__Consigne 1__
Recopiez le passage du texte sur le forestier qui commence à « Le forestier a » et se termine à « dans la seigneurie. ».
__Consigne 2__
D'après le texte sur le forestier, que devait percevoir le percepteur du tonlieu ?

__Texte à lire__

..............................

Le forestier a la charge de surveiller les bois, de constater et réprimer
les dommages faits par les bêtes ou les coupes. Les bois étaient
utilisés dans l'élevage du bétail qui pouvait y paître
à certaines époques de l'année, sous certaines conditions.
Ils fournissaient le combustible. Les manants pouvaient ramasser les branches
mortes, les feuilles. Il était cependant interdit d'endommager le
vif-bois. Les arbres portant des fruits (chênes, hêtres, pommiers,
néfliers) étaient protégé davantage (60 sols
d'amende pour le chêne, 22 seulement pour le bois blanc dans notre
charte).
Le percepteur du tonlieu était chargé de percevoir le droit
payé pour l'entrée des marchandises dans la seigneurie.
- [19] Réfection des chemins.

..............................

__Données d'entrée__

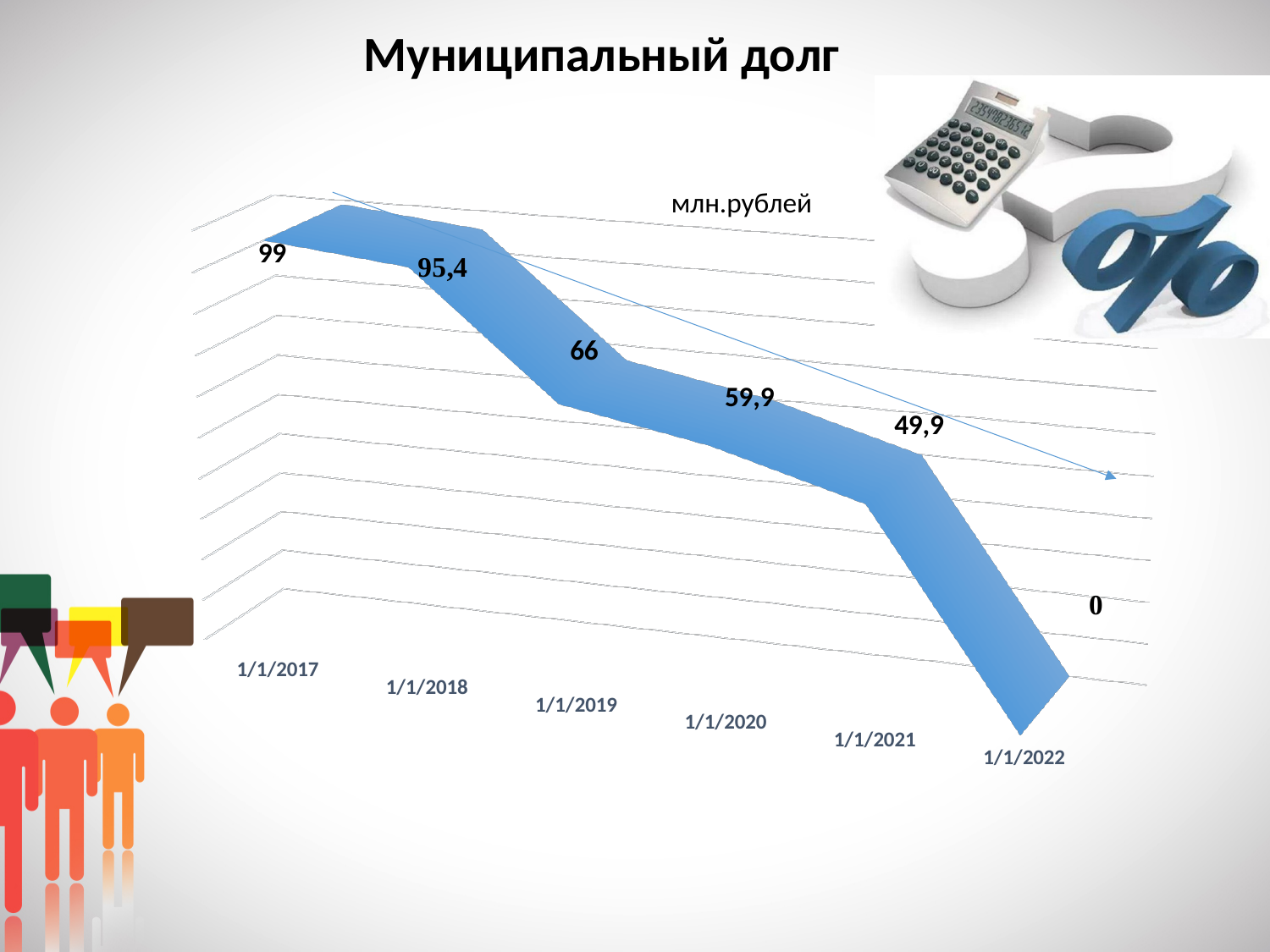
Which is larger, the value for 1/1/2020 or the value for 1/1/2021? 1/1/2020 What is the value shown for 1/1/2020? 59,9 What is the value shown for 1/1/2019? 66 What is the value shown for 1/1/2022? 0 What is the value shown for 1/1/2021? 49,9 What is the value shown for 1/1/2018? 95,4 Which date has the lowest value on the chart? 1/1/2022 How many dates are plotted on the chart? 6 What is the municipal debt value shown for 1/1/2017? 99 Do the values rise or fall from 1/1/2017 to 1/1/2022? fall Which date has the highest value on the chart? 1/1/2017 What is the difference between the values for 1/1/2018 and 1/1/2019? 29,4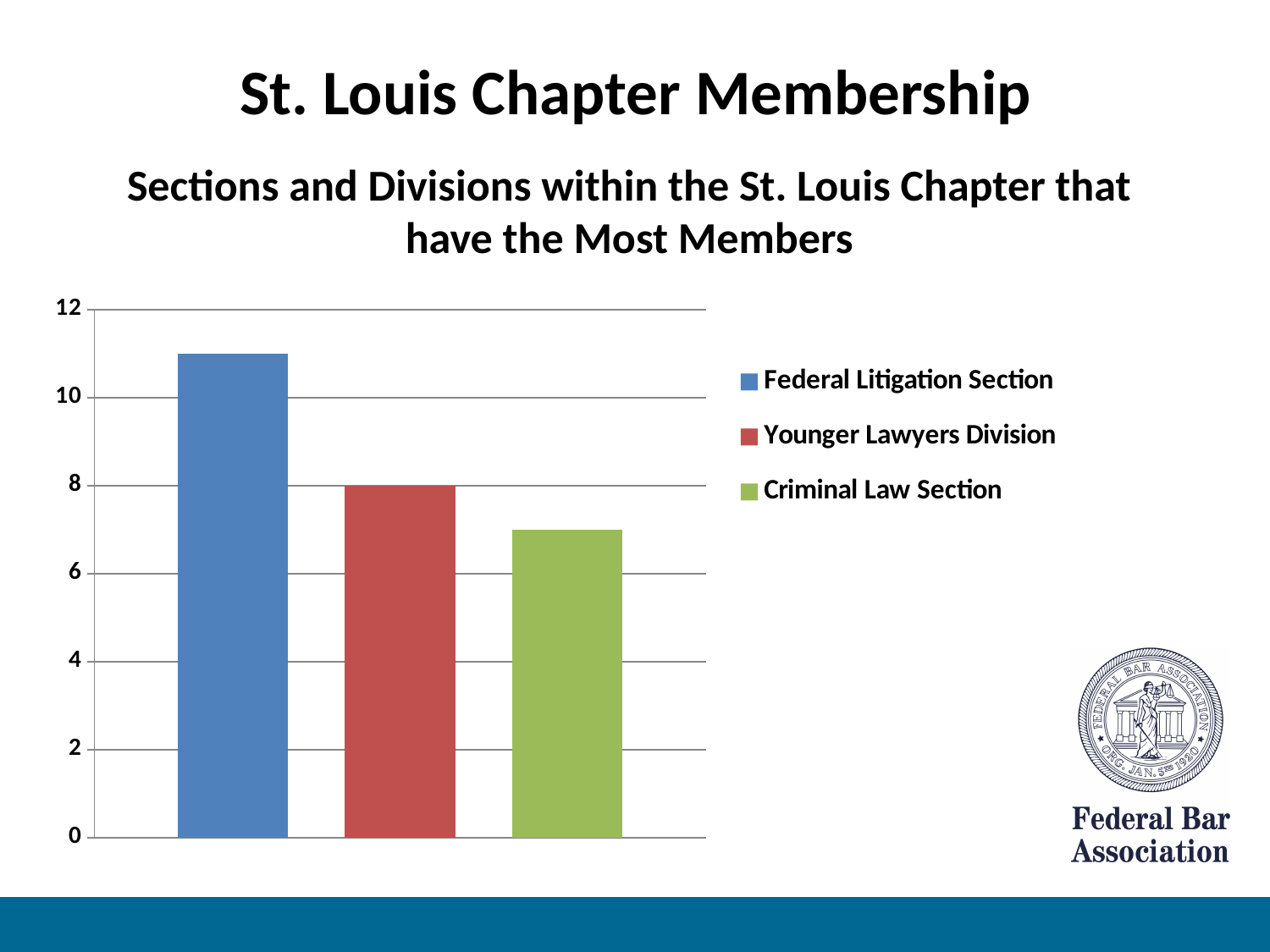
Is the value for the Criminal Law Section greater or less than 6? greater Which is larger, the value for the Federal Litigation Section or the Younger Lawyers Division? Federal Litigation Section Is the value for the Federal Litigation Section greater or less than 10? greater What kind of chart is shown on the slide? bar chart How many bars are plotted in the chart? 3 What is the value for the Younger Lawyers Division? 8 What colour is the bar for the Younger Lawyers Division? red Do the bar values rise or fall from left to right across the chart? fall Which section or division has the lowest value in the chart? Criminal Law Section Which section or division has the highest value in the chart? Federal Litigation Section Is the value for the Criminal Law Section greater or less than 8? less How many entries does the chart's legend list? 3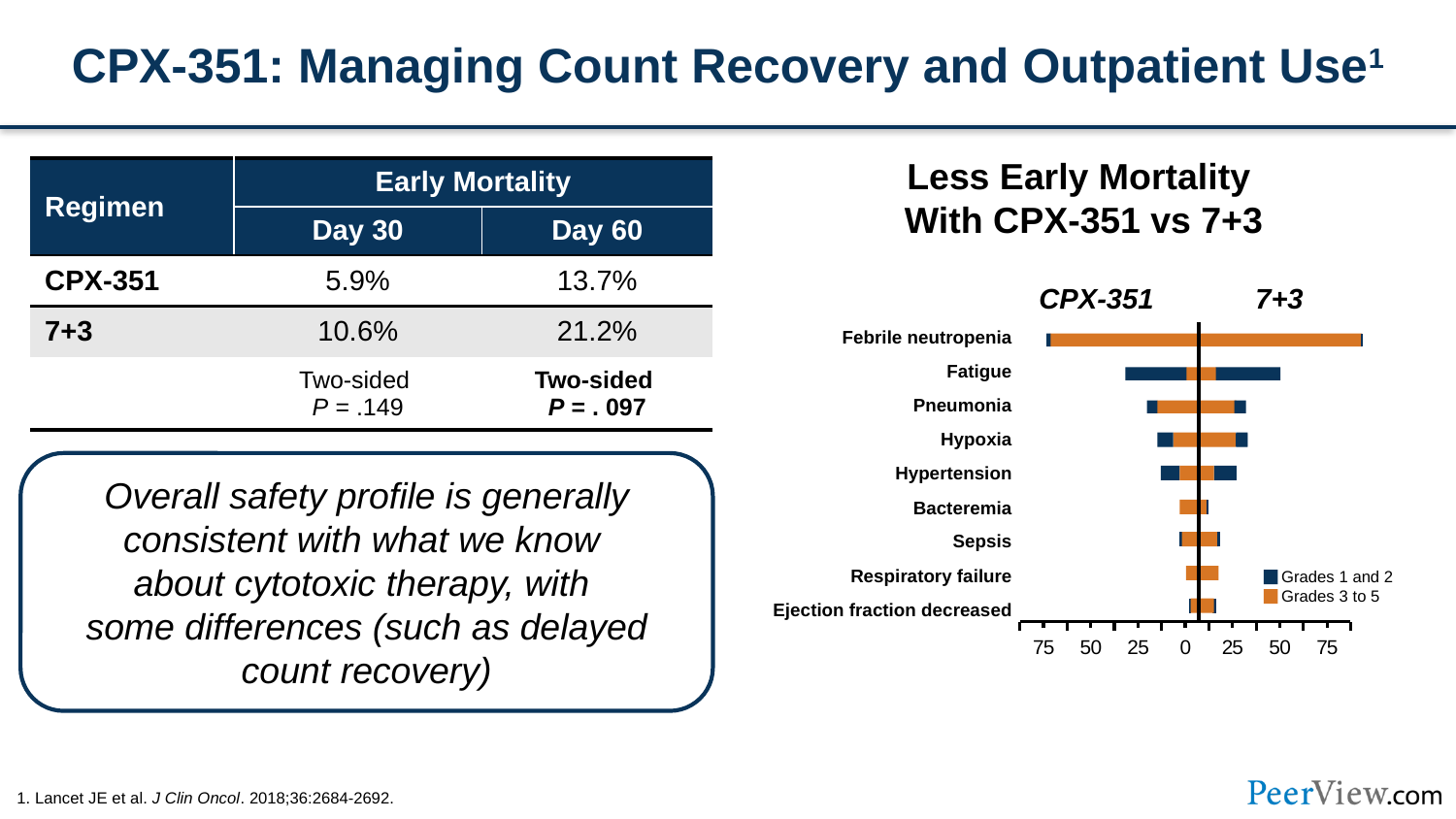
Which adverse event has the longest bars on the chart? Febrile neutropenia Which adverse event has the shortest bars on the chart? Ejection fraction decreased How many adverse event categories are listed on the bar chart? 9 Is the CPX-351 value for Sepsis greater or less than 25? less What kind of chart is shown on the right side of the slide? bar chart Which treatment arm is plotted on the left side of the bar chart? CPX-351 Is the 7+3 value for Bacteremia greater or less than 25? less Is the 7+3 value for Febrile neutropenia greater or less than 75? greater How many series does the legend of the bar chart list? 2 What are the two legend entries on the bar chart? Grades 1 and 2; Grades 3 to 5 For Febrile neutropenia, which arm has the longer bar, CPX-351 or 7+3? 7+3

..............................

__Résultat 1__
Le forestier a la charge de surveiller les bois, de constater et réprimer
les dommages faits par les bêtes ou les coupes. Les bois étaient
utilisés dans l'élevage du bétail qui pouvait y paître
à certaines époques de l'année, sous certaines conditions.
Ils fournissaient le combustible. Les manants pouvaient ramasser les branches
mortes, les feuilles. Il était cependant interdit d'endommager le
vif-bois. Les arbres portant des fruits (chênes, hêtres, pommiers,
néfliers) étaient protégé davantage (60 sols
d'amende pour le chêne, 22 seulement pour le bois blanc dans notre
charte).
Le percepteur du tonlieu était chargé de percevoir le droit
payé pour l'entrée des marchandises dans la seigneurie.

__Résultat 2__
Le droit payé pour l'entrée des marchandises dans la seigneurie.